5th November 2019 (Last Updated December 24th, 2019 06:59)

Germany’s Mologen has started a Phase IIa clinical trial to assess the combination of lefitolimod with new virus-neutralising antibodies to treat human immunodeficiency virus (HIV) patients.

Mologen begins lefitolimod’s Phase IIa trial to treat HIV
Scanning electron micrograph of an HIV-infected H9 T cell. Credit: NIAID.

Germany’s Mologen has started a Phase IIa clinical trial to assess the combination of lefitolimod with new virus-neutralising antibodies to treat human immunodeficiency virus (HIV) patients.

The trial is being performed in collaboration with Aarhus University Hospital in Denmark. The first participants have received dosing as part of the study.

Lefitolimod is a synthetic DNA-based TLR9 agonist designed to induce the immune system. The drug will be tested in combination with virus-neutralising antibodies developed by Rockefeller University in the US to delay viral rebound.

Named TITAN, the randomised, double-blind, placebo-controlled Phase IIa trial will investigate the safety and efficacy of the combination in 48 patients on antiretroviral therapy (ART) to mitigate the HIV reservoir.

US-based pharmaceutical company Gilead Sciences is funding the study, which is expected to be completed in 2021.

Mologen chief medical officer Dr Matthias Baumann said: “The TITAN study builds on the learnings from our TEACH trial and is an important step in our new strategy to investigate lefitolimod in combination approaches also in HIV.”

TEACH is a Phase Ib/IIa study conducted to evaluate lefitolimod as a monotherapy on top of standard ART to treat HIV infection.

During the Phase Ib/IIa study, lefitolimod demonstrated favourable effects for reactivation of the immune system.
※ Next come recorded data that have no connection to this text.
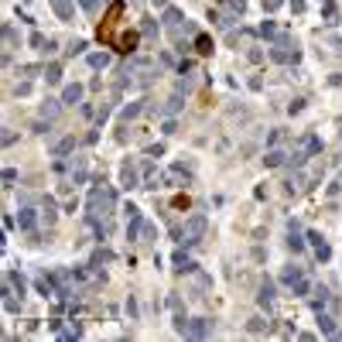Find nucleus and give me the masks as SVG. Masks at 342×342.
I'll return each instance as SVG.
<instances>
[{"mask_svg": "<svg viewBox=\"0 0 342 342\" xmlns=\"http://www.w3.org/2000/svg\"><path fill=\"white\" fill-rule=\"evenodd\" d=\"M291 11H295V14H305V0H291Z\"/></svg>", "mask_w": 342, "mask_h": 342, "instance_id": "37998d69", "label": "nucleus"}, {"mask_svg": "<svg viewBox=\"0 0 342 342\" xmlns=\"http://www.w3.org/2000/svg\"><path fill=\"white\" fill-rule=\"evenodd\" d=\"M52 11H55L62 21H72V14H76V4H72V0H52Z\"/></svg>", "mask_w": 342, "mask_h": 342, "instance_id": "6e6552de", "label": "nucleus"}, {"mask_svg": "<svg viewBox=\"0 0 342 342\" xmlns=\"http://www.w3.org/2000/svg\"><path fill=\"white\" fill-rule=\"evenodd\" d=\"M322 14H325V21H329V24L339 21V7H335V0H322Z\"/></svg>", "mask_w": 342, "mask_h": 342, "instance_id": "aec40b11", "label": "nucleus"}, {"mask_svg": "<svg viewBox=\"0 0 342 342\" xmlns=\"http://www.w3.org/2000/svg\"><path fill=\"white\" fill-rule=\"evenodd\" d=\"M260 34H263V38H281V31H277V24H274V21H263L260 24Z\"/></svg>", "mask_w": 342, "mask_h": 342, "instance_id": "c756f323", "label": "nucleus"}, {"mask_svg": "<svg viewBox=\"0 0 342 342\" xmlns=\"http://www.w3.org/2000/svg\"><path fill=\"white\" fill-rule=\"evenodd\" d=\"M140 110H144V106H140V103H134V106H127V110H124V120H134V116L140 113Z\"/></svg>", "mask_w": 342, "mask_h": 342, "instance_id": "c9c22d12", "label": "nucleus"}, {"mask_svg": "<svg viewBox=\"0 0 342 342\" xmlns=\"http://www.w3.org/2000/svg\"><path fill=\"white\" fill-rule=\"evenodd\" d=\"M175 271H178V274H185V271H195V263L188 260V253H185V250H175Z\"/></svg>", "mask_w": 342, "mask_h": 342, "instance_id": "dca6fc26", "label": "nucleus"}, {"mask_svg": "<svg viewBox=\"0 0 342 342\" xmlns=\"http://www.w3.org/2000/svg\"><path fill=\"white\" fill-rule=\"evenodd\" d=\"M185 17H182V11H175V7H168V11H164V24H168V28H175V24H182Z\"/></svg>", "mask_w": 342, "mask_h": 342, "instance_id": "cd10ccee", "label": "nucleus"}, {"mask_svg": "<svg viewBox=\"0 0 342 342\" xmlns=\"http://www.w3.org/2000/svg\"><path fill=\"white\" fill-rule=\"evenodd\" d=\"M14 92H17V96H28V92H31V82H21V86H17Z\"/></svg>", "mask_w": 342, "mask_h": 342, "instance_id": "a18cd8bd", "label": "nucleus"}, {"mask_svg": "<svg viewBox=\"0 0 342 342\" xmlns=\"http://www.w3.org/2000/svg\"><path fill=\"white\" fill-rule=\"evenodd\" d=\"M58 110H62V100H45L41 103V116H45V120H55Z\"/></svg>", "mask_w": 342, "mask_h": 342, "instance_id": "f3484780", "label": "nucleus"}, {"mask_svg": "<svg viewBox=\"0 0 342 342\" xmlns=\"http://www.w3.org/2000/svg\"><path fill=\"white\" fill-rule=\"evenodd\" d=\"M137 48V31H124L120 34V52H134Z\"/></svg>", "mask_w": 342, "mask_h": 342, "instance_id": "5701e85b", "label": "nucleus"}, {"mask_svg": "<svg viewBox=\"0 0 342 342\" xmlns=\"http://www.w3.org/2000/svg\"><path fill=\"white\" fill-rule=\"evenodd\" d=\"M154 239H158V229H154V223L144 219V226H140V243H154Z\"/></svg>", "mask_w": 342, "mask_h": 342, "instance_id": "b1692460", "label": "nucleus"}, {"mask_svg": "<svg viewBox=\"0 0 342 342\" xmlns=\"http://www.w3.org/2000/svg\"><path fill=\"white\" fill-rule=\"evenodd\" d=\"M178 110H182V92H175V96L164 103V113H178Z\"/></svg>", "mask_w": 342, "mask_h": 342, "instance_id": "c85d7f7f", "label": "nucleus"}, {"mask_svg": "<svg viewBox=\"0 0 342 342\" xmlns=\"http://www.w3.org/2000/svg\"><path fill=\"white\" fill-rule=\"evenodd\" d=\"M308 239H311V247H315V257H319V260H329V257H332V250H329V243L322 239V233H308Z\"/></svg>", "mask_w": 342, "mask_h": 342, "instance_id": "0eeeda50", "label": "nucleus"}, {"mask_svg": "<svg viewBox=\"0 0 342 342\" xmlns=\"http://www.w3.org/2000/svg\"><path fill=\"white\" fill-rule=\"evenodd\" d=\"M168 308H171V311H178V308H182V298H178V295H168Z\"/></svg>", "mask_w": 342, "mask_h": 342, "instance_id": "a19ab883", "label": "nucleus"}, {"mask_svg": "<svg viewBox=\"0 0 342 342\" xmlns=\"http://www.w3.org/2000/svg\"><path fill=\"white\" fill-rule=\"evenodd\" d=\"M287 247H291L295 253L305 250V239H301V229H298V223H291V226H287Z\"/></svg>", "mask_w": 342, "mask_h": 342, "instance_id": "1a4fd4ad", "label": "nucleus"}, {"mask_svg": "<svg viewBox=\"0 0 342 342\" xmlns=\"http://www.w3.org/2000/svg\"><path fill=\"white\" fill-rule=\"evenodd\" d=\"M4 41H7V45H17V31H14L11 24H7V28H4Z\"/></svg>", "mask_w": 342, "mask_h": 342, "instance_id": "72a5a7b5", "label": "nucleus"}, {"mask_svg": "<svg viewBox=\"0 0 342 342\" xmlns=\"http://www.w3.org/2000/svg\"><path fill=\"white\" fill-rule=\"evenodd\" d=\"M89 65L92 68H106V65H110V55H106V52H103V55L96 52V55H89Z\"/></svg>", "mask_w": 342, "mask_h": 342, "instance_id": "7c9ffc66", "label": "nucleus"}, {"mask_svg": "<svg viewBox=\"0 0 342 342\" xmlns=\"http://www.w3.org/2000/svg\"><path fill=\"white\" fill-rule=\"evenodd\" d=\"M205 229H209V219H205V216H192L182 229H178V243H185V247H195V243L205 236Z\"/></svg>", "mask_w": 342, "mask_h": 342, "instance_id": "f03ea898", "label": "nucleus"}, {"mask_svg": "<svg viewBox=\"0 0 342 342\" xmlns=\"http://www.w3.org/2000/svg\"><path fill=\"white\" fill-rule=\"evenodd\" d=\"M120 182H124V188H134V185H140L134 161H124V168H120Z\"/></svg>", "mask_w": 342, "mask_h": 342, "instance_id": "423d86ee", "label": "nucleus"}, {"mask_svg": "<svg viewBox=\"0 0 342 342\" xmlns=\"http://www.w3.org/2000/svg\"><path fill=\"white\" fill-rule=\"evenodd\" d=\"M134 4H137V0H134Z\"/></svg>", "mask_w": 342, "mask_h": 342, "instance_id": "09e8293b", "label": "nucleus"}, {"mask_svg": "<svg viewBox=\"0 0 342 342\" xmlns=\"http://www.w3.org/2000/svg\"><path fill=\"white\" fill-rule=\"evenodd\" d=\"M21 72H24V76H38L41 68H38V65H21Z\"/></svg>", "mask_w": 342, "mask_h": 342, "instance_id": "49530a36", "label": "nucleus"}, {"mask_svg": "<svg viewBox=\"0 0 342 342\" xmlns=\"http://www.w3.org/2000/svg\"><path fill=\"white\" fill-rule=\"evenodd\" d=\"M291 291H295V295H308V281H305V277H301V281H298V284L291 287Z\"/></svg>", "mask_w": 342, "mask_h": 342, "instance_id": "ea45409f", "label": "nucleus"}, {"mask_svg": "<svg viewBox=\"0 0 342 342\" xmlns=\"http://www.w3.org/2000/svg\"><path fill=\"white\" fill-rule=\"evenodd\" d=\"M175 332H178V335L188 332V319H185V315H175Z\"/></svg>", "mask_w": 342, "mask_h": 342, "instance_id": "473e14b6", "label": "nucleus"}, {"mask_svg": "<svg viewBox=\"0 0 342 342\" xmlns=\"http://www.w3.org/2000/svg\"><path fill=\"white\" fill-rule=\"evenodd\" d=\"M14 140H17V134H14V130H4V144H7V148H11Z\"/></svg>", "mask_w": 342, "mask_h": 342, "instance_id": "c03bdc74", "label": "nucleus"}, {"mask_svg": "<svg viewBox=\"0 0 342 342\" xmlns=\"http://www.w3.org/2000/svg\"><path fill=\"white\" fill-rule=\"evenodd\" d=\"M79 100H82V86H79V82H72V86H65V89H62V103L76 106Z\"/></svg>", "mask_w": 342, "mask_h": 342, "instance_id": "f8f14e48", "label": "nucleus"}, {"mask_svg": "<svg viewBox=\"0 0 342 342\" xmlns=\"http://www.w3.org/2000/svg\"><path fill=\"white\" fill-rule=\"evenodd\" d=\"M284 154H281V151H267V158H263V164H267V168H281V164H284Z\"/></svg>", "mask_w": 342, "mask_h": 342, "instance_id": "a878e982", "label": "nucleus"}, {"mask_svg": "<svg viewBox=\"0 0 342 342\" xmlns=\"http://www.w3.org/2000/svg\"><path fill=\"white\" fill-rule=\"evenodd\" d=\"M21 301H24V295L17 298V291H14L11 284L4 287V308H7V311H21Z\"/></svg>", "mask_w": 342, "mask_h": 342, "instance_id": "9b49d317", "label": "nucleus"}, {"mask_svg": "<svg viewBox=\"0 0 342 342\" xmlns=\"http://www.w3.org/2000/svg\"><path fill=\"white\" fill-rule=\"evenodd\" d=\"M148 154H151V158H161V154H164V148H161V144H154V148H148Z\"/></svg>", "mask_w": 342, "mask_h": 342, "instance_id": "de8ad7c7", "label": "nucleus"}, {"mask_svg": "<svg viewBox=\"0 0 342 342\" xmlns=\"http://www.w3.org/2000/svg\"><path fill=\"white\" fill-rule=\"evenodd\" d=\"M110 260H113V253L110 250H100L96 257H92V263H110Z\"/></svg>", "mask_w": 342, "mask_h": 342, "instance_id": "e433bc0d", "label": "nucleus"}, {"mask_svg": "<svg viewBox=\"0 0 342 342\" xmlns=\"http://www.w3.org/2000/svg\"><path fill=\"white\" fill-rule=\"evenodd\" d=\"M14 182H17V171H14V168H7V171H4V185H7V188H11Z\"/></svg>", "mask_w": 342, "mask_h": 342, "instance_id": "58836bf2", "label": "nucleus"}, {"mask_svg": "<svg viewBox=\"0 0 342 342\" xmlns=\"http://www.w3.org/2000/svg\"><path fill=\"white\" fill-rule=\"evenodd\" d=\"M68 151H76V137H62L55 148H52V158H65Z\"/></svg>", "mask_w": 342, "mask_h": 342, "instance_id": "ddd939ff", "label": "nucleus"}, {"mask_svg": "<svg viewBox=\"0 0 342 342\" xmlns=\"http://www.w3.org/2000/svg\"><path fill=\"white\" fill-rule=\"evenodd\" d=\"M140 31H144V38H158V21H151V17H148Z\"/></svg>", "mask_w": 342, "mask_h": 342, "instance_id": "2f4dec72", "label": "nucleus"}, {"mask_svg": "<svg viewBox=\"0 0 342 342\" xmlns=\"http://www.w3.org/2000/svg\"><path fill=\"white\" fill-rule=\"evenodd\" d=\"M79 7L86 14H96V7H100V0H79Z\"/></svg>", "mask_w": 342, "mask_h": 342, "instance_id": "f704fd0d", "label": "nucleus"}, {"mask_svg": "<svg viewBox=\"0 0 342 342\" xmlns=\"http://www.w3.org/2000/svg\"><path fill=\"white\" fill-rule=\"evenodd\" d=\"M274 281H267V277H263V284H260V295H257V301H260V308H271L274 305Z\"/></svg>", "mask_w": 342, "mask_h": 342, "instance_id": "9d476101", "label": "nucleus"}, {"mask_svg": "<svg viewBox=\"0 0 342 342\" xmlns=\"http://www.w3.org/2000/svg\"><path fill=\"white\" fill-rule=\"evenodd\" d=\"M319 329H322V335H335V319L332 315H325V311H319Z\"/></svg>", "mask_w": 342, "mask_h": 342, "instance_id": "a211bd4d", "label": "nucleus"}, {"mask_svg": "<svg viewBox=\"0 0 342 342\" xmlns=\"http://www.w3.org/2000/svg\"><path fill=\"white\" fill-rule=\"evenodd\" d=\"M82 52H86V41H72L68 45V55H82Z\"/></svg>", "mask_w": 342, "mask_h": 342, "instance_id": "4c0bfd02", "label": "nucleus"}, {"mask_svg": "<svg viewBox=\"0 0 342 342\" xmlns=\"http://www.w3.org/2000/svg\"><path fill=\"white\" fill-rule=\"evenodd\" d=\"M301 277H305V274H301V267H295V263H291V267H284V274H281V281H284L287 287H295Z\"/></svg>", "mask_w": 342, "mask_h": 342, "instance_id": "2eb2a0df", "label": "nucleus"}, {"mask_svg": "<svg viewBox=\"0 0 342 342\" xmlns=\"http://www.w3.org/2000/svg\"><path fill=\"white\" fill-rule=\"evenodd\" d=\"M45 79H48V86H58V82H62V65H58V62H52V65L45 68Z\"/></svg>", "mask_w": 342, "mask_h": 342, "instance_id": "4be33fe9", "label": "nucleus"}, {"mask_svg": "<svg viewBox=\"0 0 342 342\" xmlns=\"http://www.w3.org/2000/svg\"><path fill=\"white\" fill-rule=\"evenodd\" d=\"M271 55V62H281V65H291V62H298V45H291L287 38H277V45L267 52Z\"/></svg>", "mask_w": 342, "mask_h": 342, "instance_id": "7ed1b4c3", "label": "nucleus"}, {"mask_svg": "<svg viewBox=\"0 0 342 342\" xmlns=\"http://www.w3.org/2000/svg\"><path fill=\"white\" fill-rule=\"evenodd\" d=\"M195 52L199 55H212V38L209 34H195Z\"/></svg>", "mask_w": 342, "mask_h": 342, "instance_id": "6ab92c4d", "label": "nucleus"}, {"mask_svg": "<svg viewBox=\"0 0 342 342\" xmlns=\"http://www.w3.org/2000/svg\"><path fill=\"white\" fill-rule=\"evenodd\" d=\"M185 335H188V339H209V335H212V322L209 319H192Z\"/></svg>", "mask_w": 342, "mask_h": 342, "instance_id": "20e7f679", "label": "nucleus"}, {"mask_svg": "<svg viewBox=\"0 0 342 342\" xmlns=\"http://www.w3.org/2000/svg\"><path fill=\"white\" fill-rule=\"evenodd\" d=\"M55 199H45V202H41V219H45V223H55Z\"/></svg>", "mask_w": 342, "mask_h": 342, "instance_id": "393cba45", "label": "nucleus"}, {"mask_svg": "<svg viewBox=\"0 0 342 342\" xmlns=\"http://www.w3.org/2000/svg\"><path fill=\"white\" fill-rule=\"evenodd\" d=\"M7 284H11L17 295H24V291H28V284H24V277H21L17 271H7Z\"/></svg>", "mask_w": 342, "mask_h": 342, "instance_id": "412c9836", "label": "nucleus"}, {"mask_svg": "<svg viewBox=\"0 0 342 342\" xmlns=\"http://www.w3.org/2000/svg\"><path fill=\"white\" fill-rule=\"evenodd\" d=\"M130 212V223H127V239H140V226H144V216H140V209H127Z\"/></svg>", "mask_w": 342, "mask_h": 342, "instance_id": "39448f33", "label": "nucleus"}, {"mask_svg": "<svg viewBox=\"0 0 342 342\" xmlns=\"http://www.w3.org/2000/svg\"><path fill=\"white\" fill-rule=\"evenodd\" d=\"M34 223H38V216H34V209H21V216H17V226L24 229V233H31Z\"/></svg>", "mask_w": 342, "mask_h": 342, "instance_id": "4468645a", "label": "nucleus"}, {"mask_svg": "<svg viewBox=\"0 0 342 342\" xmlns=\"http://www.w3.org/2000/svg\"><path fill=\"white\" fill-rule=\"evenodd\" d=\"M247 332H253V335H260V332H271V325H267L263 319H250V322H247Z\"/></svg>", "mask_w": 342, "mask_h": 342, "instance_id": "bb28decb", "label": "nucleus"}, {"mask_svg": "<svg viewBox=\"0 0 342 342\" xmlns=\"http://www.w3.org/2000/svg\"><path fill=\"white\" fill-rule=\"evenodd\" d=\"M116 209V199L113 192L106 188V185H92V192H89V219H100V216H110Z\"/></svg>", "mask_w": 342, "mask_h": 342, "instance_id": "f257e3e1", "label": "nucleus"}, {"mask_svg": "<svg viewBox=\"0 0 342 342\" xmlns=\"http://www.w3.org/2000/svg\"><path fill=\"white\" fill-rule=\"evenodd\" d=\"M281 4H284V0H263V11H277Z\"/></svg>", "mask_w": 342, "mask_h": 342, "instance_id": "79ce46f5", "label": "nucleus"}]
</instances>
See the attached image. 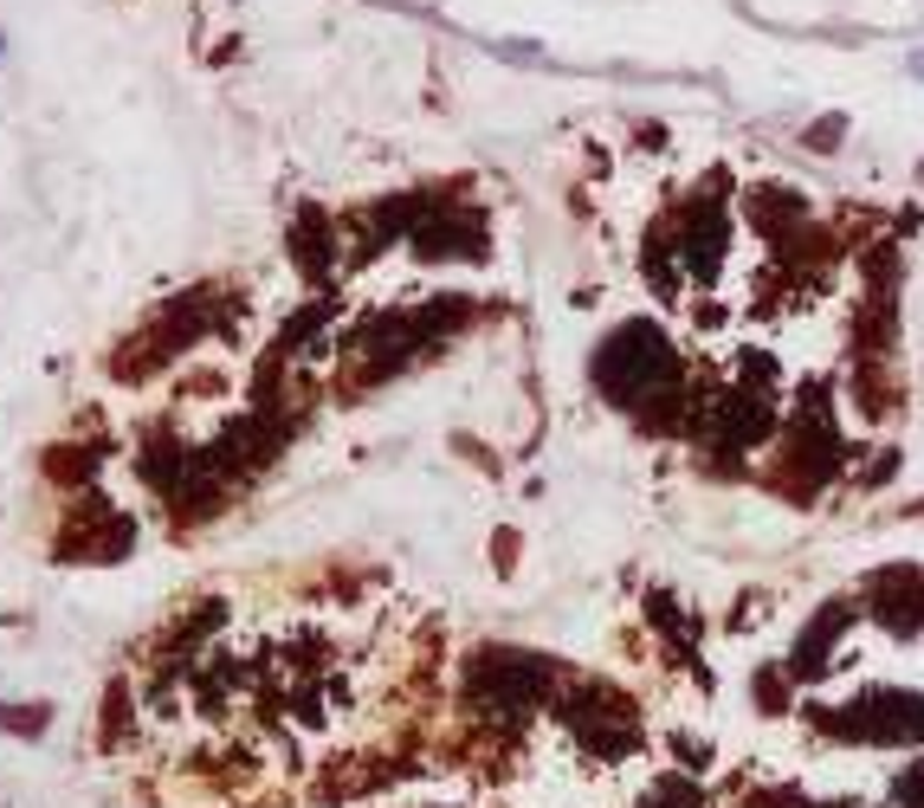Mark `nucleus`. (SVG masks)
<instances>
[{
	"label": "nucleus",
	"mask_w": 924,
	"mask_h": 808,
	"mask_svg": "<svg viewBox=\"0 0 924 808\" xmlns=\"http://www.w3.org/2000/svg\"><path fill=\"white\" fill-rule=\"evenodd\" d=\"M595 382L621 407H640L679 382V363H672V350L653 336V324H621V331L601 343V356H595Z\"/></svg>",
	"instance_id": "f257e3e1"
},
{
	"label": "nucleus",
	"mask_w": 924,
	"mask_h": 808,
	"mask_svg": "<svg viewBox=\"0 0 924 808\" xmlns=\"http://www.w3.org/2000/svg\"><path fill=\"white\" fill-rule=\"evenodd\" d=\"M841 137H847V117H821V123L809 130V143L821 149V155H834V149H841Z\"/></svg>",
	"instance_id": "f03ea898"
},
{
	"label": "nucleus",
	"mask_w": 924,
	"mask_h": 808,
	"mask_svg": "<svg viewBox=\"0 0 924 808\" xmlns=\"http://www.w3.org/2000/svg\"><path fill=\"white\" fill-rule=\"evenodd\" d=\"M0 725H7V731H45V711H33V718H27V705H7V711H0Z\"/></svg>",
	"instance_id": "7ed1b4c3"
},
{
	"label": "nucleus",
	"mask_w": 924,
	"mask_h": 808,
	"mask_svg": "<svg viewBox=\"0 0 924 808\" xmlns=\"http://www.w3.org/2000/svg\"><path fill=\"white\" fill-rule=\"evenodd\" d=\"M905 72H912V78H918V84H924V46H918V52H912V59H905Z\"/></svg>",
	"instance_id": "20e7f679"
},
{
	"label": "nucleus",
	"mask_w": 924,
	"mask_h": 808,
	"mask_svg": "<svg viewBox=\"0 0 924 808\" xmlns=\"http://www.w3.org/2000/svg\"><path fill=\"white\" fill-rule=\"evenodd\" d=\"M0 52H7V33H0Z\"/></svg>",
	"instance_id": "39448f33"
}]
</instances>
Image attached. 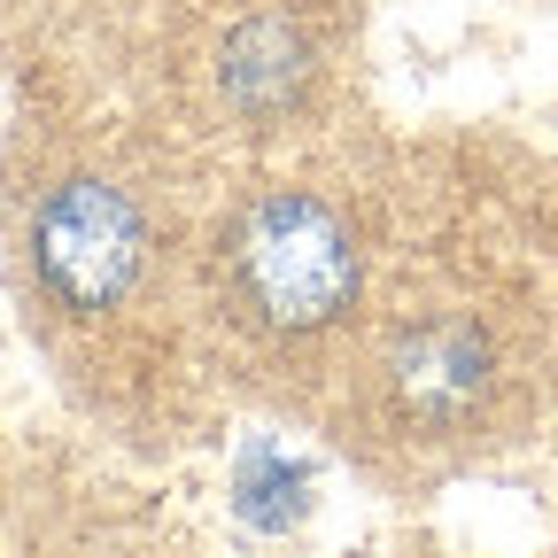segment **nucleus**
Listing matches in <instances>:
<instances>
[{"instance_id":"1","label":"nucleus","mask_w":558,"mask_h":558,"mask_svg":"<svg viewBox=\"0 0 558 558\" xmlns=\"http://www.w3.org/2000/svg\"><path fill=\"white\" fill-rule=\"evenodd\" d=\"M9 248L32 326L70 349L140 333L163 303V226L148 194L101 156H39L9 186Z\"/></svg>"},{"instance_id":"2","label":"nucleus","mask_w":558,"mask_h":558,"mask_svg":"<svg viewBox=\"0 0 558 558\" xmlns=\"http://www.w3.org/2000/svg\"><path fill=\"white\" fill-rule=\"evenodd\" d=\"M209 303L264 357L326 349L365 303L357 226L318 186H248L209 233Z\"/></svg>"},{"instance_id":"4","label":"nucleus","mask_w":558,"mask_h":558,"mask_svg":"<svg viewBox=\"0 0 558 558\" xmlns=\"http://www.w3.org/2000/svg\"><path fill=\"white\" fill-rule=\"evenodd\" d=\"M326 32L311 24V9H288V0H264V9L233 16L218 54H209V94L218 109L248 132H271L318 101L326 86Z\"/></svg>"},{"instance_id":"5","label":"nucleus","mask_w":558,"mask_h":558,"mask_svg":"<svg viewBox=\"0 0 558 558\" xmlns=\"http://www.w3.org/2000/svg\"><path fill=\"white\" fill-rule=\"evenodd\" d=\"M70 558H171V550H163V543H140V535H101V543L70 550Z\"/></svg>"},{"instance_id":"3","label":"nucleus","mask_w":558,"mask_h":558,"mask_svg":"<svg viewBox=\"0 0 558 558\" xmlns=\"http://www.w3.org/2000/svg\"><path fill=\"white\" fill-rule=\"evenodd\" d=\"M527 373L512 341L473 311L396 318L357 365L349 411L380 458L396 465H458L488 442H505L520 418Z\"/></svg>"}]
</instances>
Results also showed an encouraging safety profile.

The TITAN trial aims to analyse if the combination of the drug with broadly neutralising monoclonal antibodies could enhance immunological control of the HIV infection.

The combination treatment is also expected to delay time-to-viral rebound after patients interrupt their regular HIV therapy.

Mologen is further studying lefitolimod as a potential treatment for different cancer types, including metastatic colorectal cancer and small-cell lung cancer.